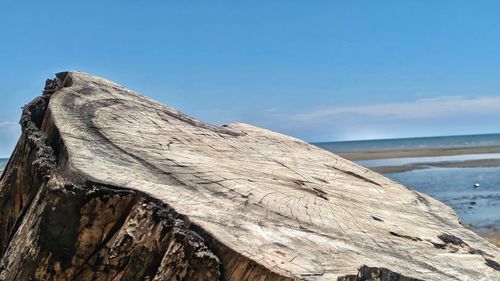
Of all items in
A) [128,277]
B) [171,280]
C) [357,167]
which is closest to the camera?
[171,280]

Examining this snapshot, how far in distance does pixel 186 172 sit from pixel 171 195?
376 millimetres

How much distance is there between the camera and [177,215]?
2182 mm

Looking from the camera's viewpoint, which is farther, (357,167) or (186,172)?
(357,167)

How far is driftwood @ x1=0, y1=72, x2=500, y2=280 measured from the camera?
2.14 m

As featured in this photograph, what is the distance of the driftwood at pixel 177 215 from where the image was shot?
2.14m

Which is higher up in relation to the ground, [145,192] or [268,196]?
[268,196]

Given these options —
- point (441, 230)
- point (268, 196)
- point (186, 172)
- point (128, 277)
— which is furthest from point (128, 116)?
point (441, 230)

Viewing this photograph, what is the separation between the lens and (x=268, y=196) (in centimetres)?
273

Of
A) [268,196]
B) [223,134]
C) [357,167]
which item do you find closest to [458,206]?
[357,167]

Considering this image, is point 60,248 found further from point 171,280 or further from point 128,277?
point 171,280

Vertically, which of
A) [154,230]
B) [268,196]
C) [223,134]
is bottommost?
[154,230]

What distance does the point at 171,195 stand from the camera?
231cm

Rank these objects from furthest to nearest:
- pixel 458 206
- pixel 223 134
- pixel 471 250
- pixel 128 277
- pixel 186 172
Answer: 1. pixel 458 206
2. pixel 223 134
3. pixel 471 250
4. pixel 186 172
5. pixel 128 277

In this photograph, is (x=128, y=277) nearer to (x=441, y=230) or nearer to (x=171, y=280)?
(x=171, y=280)
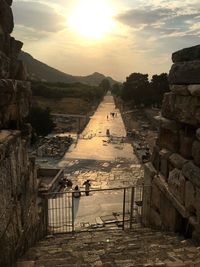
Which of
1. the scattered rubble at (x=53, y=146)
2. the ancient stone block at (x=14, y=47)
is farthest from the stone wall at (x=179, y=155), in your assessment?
the scattered rubble at (x=53, y=146)

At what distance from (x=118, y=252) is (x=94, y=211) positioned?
6997mm

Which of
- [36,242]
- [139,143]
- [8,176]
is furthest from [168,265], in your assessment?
[139,143]

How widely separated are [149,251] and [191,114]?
2419 mm

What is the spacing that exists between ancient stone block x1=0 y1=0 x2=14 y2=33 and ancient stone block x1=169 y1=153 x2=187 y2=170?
3783 mm

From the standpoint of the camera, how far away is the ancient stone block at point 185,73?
18.3 ft

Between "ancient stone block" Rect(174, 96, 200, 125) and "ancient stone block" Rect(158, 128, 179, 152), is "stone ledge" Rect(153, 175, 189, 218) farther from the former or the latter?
"ancient stone block" Rect(174, 96, 200, 125)

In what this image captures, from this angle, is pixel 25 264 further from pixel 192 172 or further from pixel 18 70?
pixel 18 70

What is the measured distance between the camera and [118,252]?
5.45 meters

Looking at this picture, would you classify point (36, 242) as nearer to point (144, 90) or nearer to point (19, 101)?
point (19, 101)

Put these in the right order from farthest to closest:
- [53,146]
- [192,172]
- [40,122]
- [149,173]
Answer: [40,122]
[53,146]
[149,173]
[192,172]

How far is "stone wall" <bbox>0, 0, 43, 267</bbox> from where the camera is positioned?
457 cm

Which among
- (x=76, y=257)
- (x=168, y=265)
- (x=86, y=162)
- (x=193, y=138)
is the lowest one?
(x=86, y=162)

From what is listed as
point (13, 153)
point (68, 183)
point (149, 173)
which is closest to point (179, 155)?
point (149, 173)

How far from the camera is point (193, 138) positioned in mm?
6047
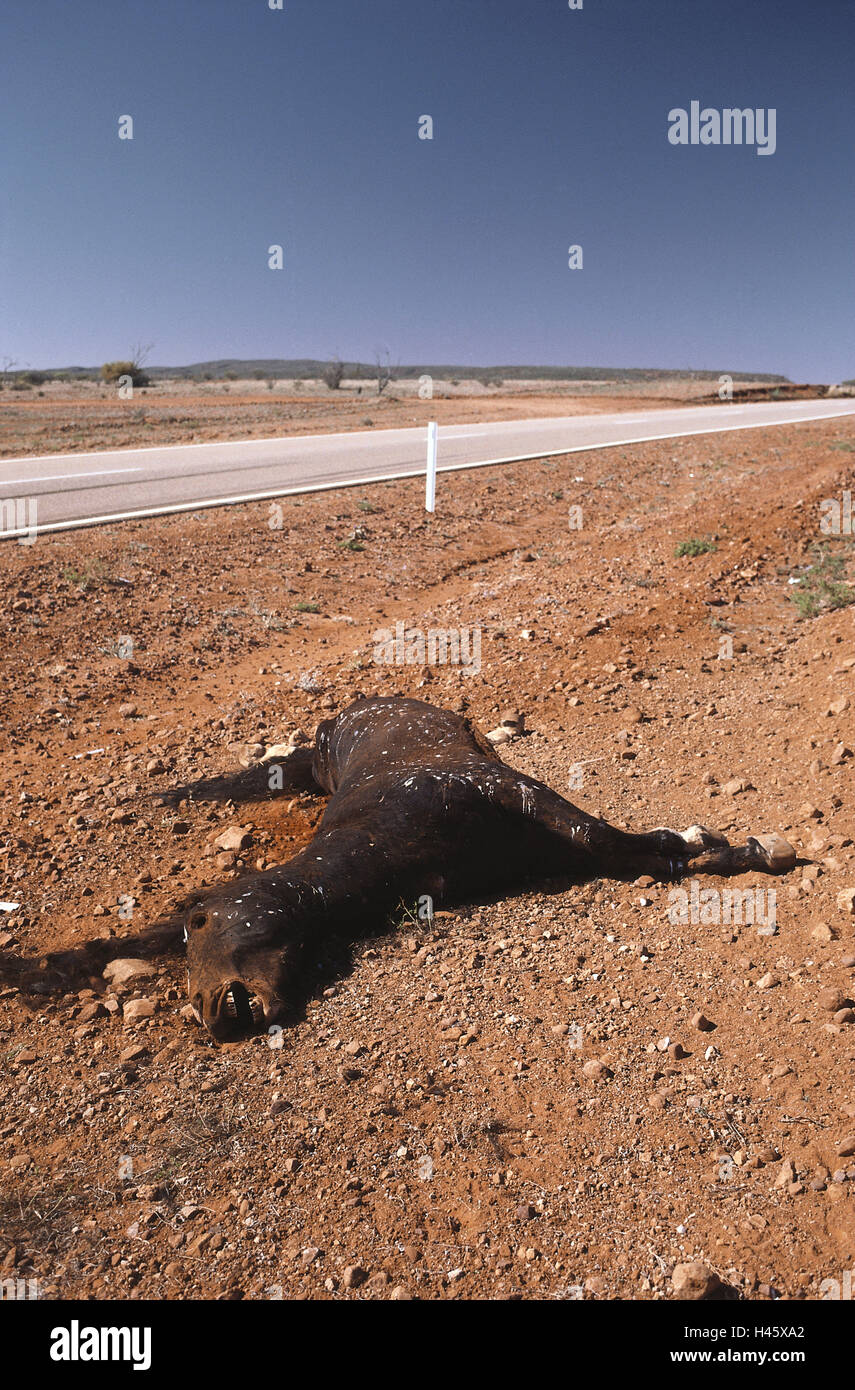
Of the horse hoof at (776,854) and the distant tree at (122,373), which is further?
the distant tree at (122,373)

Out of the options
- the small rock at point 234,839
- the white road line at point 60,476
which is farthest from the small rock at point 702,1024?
the white road line at point 60,476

**Given instruction**
Reproduce all of the items above word for word, omitting the pictures.

**Response to this exercise**
Of all items in
A) [128,277]
B) [171,280]
C) [357,167]
which is closest to the camera?
[171,280]

Examining this snapshot, how far in distance does pixel 186 172 sit from pixel 171 195?
376 millimetres

How much distance is there between the camera and [177,215]?
2182 mm

Looking from the camera's viewpoint, which is farther, (357,167) or (186,172)?
(357,167)

How far is driftwood @ x1=0, y1=72, x2=500, y2=280 measured from the camera?
2.14 m

As featured in this photograph, what is the distance of the driftwood at pixel 177 215 from where the image was shot?
2.14m

Which is higher up in relation to the ground, [145,192] or [268,196]?
[268,196]

Given these options —
- point (441, 230)
- point (268, 196)
- point (186, 172)
- point (128, 277)
— which is furthest from point (128, 116)?
point (441, 230)

Viewing this photograph, what is the separation between the lens and (x=268, y=196) (in centimetres)?
273

Of
A) [268,196]
B) [223,134]
C) [357,167]
which item do you find closest to [458,206]?
[357,167]

Considering this image, is point 60,248 found further from point 171,280 or further from point 128,277?
point 171,280

Vertically, which of
A) [154,230]
B) [268,196]
C) [223,134]
is bottommost?
[154,230]

What distance does the point at 171,195 stand from the camera?
231cm

Rank these objects from furthest to nearest:
- pixel 458 206
- pixel 223 134
- pixel 471 250
- pixel 128 277
- pixel 186 172
Answer: 1. pixel 458 206
2. pixel 223 134
3. pixel 471 250
4. pixel 186 172
5. pixel 128 277

In this photograph, is (x=128, y=277) nearer to (x=441, y=230) or nearer to (x=171, y=280)?
(x=171, y=280)
Which of
1. the scattered rubble at (x=53, y=146)
2. the ancient stone block at (x=14, y=47)
is farthest from the stone wall at (x=179, y=155), in your assessment?
the scattered rubble at (x=53, y=146)

At what distance from (x=118, y=252) is (x=94, y=211) positioned?
6997mm

Which of
- [36,242]
- [139,143]
- [8,176]
is furthest from [168,265], in your assessment?
[139,143]

How widely separated are [149,251] and [191,114]?
2419 mm

What is the spacing that exists between ancient stone block x1=0 y1=0 x2=14 y2=33 and ancient stone block x1=169 y1=153 x2=187 y2=170?
3783 mm

From the standpoint of the camera, how far away is the ancient stone block at point 185,73?
18.3 ft

Between "ancient stone block" Rect(174, 96, 200, 125) and "ancient stone block" Rect(158, 128, 179, 152), is "stone ledge" Rect(153, 175, 189, 218) farther from the former or the latter?
"ancient stone block" Rect(174, 96, 200, 125)

In what this image captures, from this angle, is pixel 25 264 further from pixel 192 172 or further from pixel 18 70?
pixel 18 70

What is the measured distance between the camera and [118,252]?
5.45 meters

Looking at this picture, would you classify point (36, 242) as nearer to point (144, 90) or nearer to point (19, 101)?
point (19, 101)

Put these in the right order from farthest to closest:
- [53,146]
- [192,172]
- [40,122]
- [149,173]
Answer: [40,122]
[53,146]
[149,173]
[192,172]

How far is "stone wall" <bbox>0, 0, 43, 267</bbox> from where the camera is positioned?
457 cm

Which among
- (x=76, y=257)
- (x=168, y=265)
- (x=86, y=162)
- (x=193, y=138)
is the lowest one?
(x=86, y=162)

From what is listed as
point (13, 153)
point (68, 183)
point (149, 173)
which is closest to point (179, 155)?
point (149, 173)

How far from the camera is point (193, 138) positioned in mm?
6047
Of the horse hoof at (776,854) and the distant tree at (122,373), which is further?
the distant tree at (122,373)

Out of the options
- the small rock at point 234,839
- the white road line at point 60,476
which is farthest from the small rock at point 702,1024?
the white road line at point 60,476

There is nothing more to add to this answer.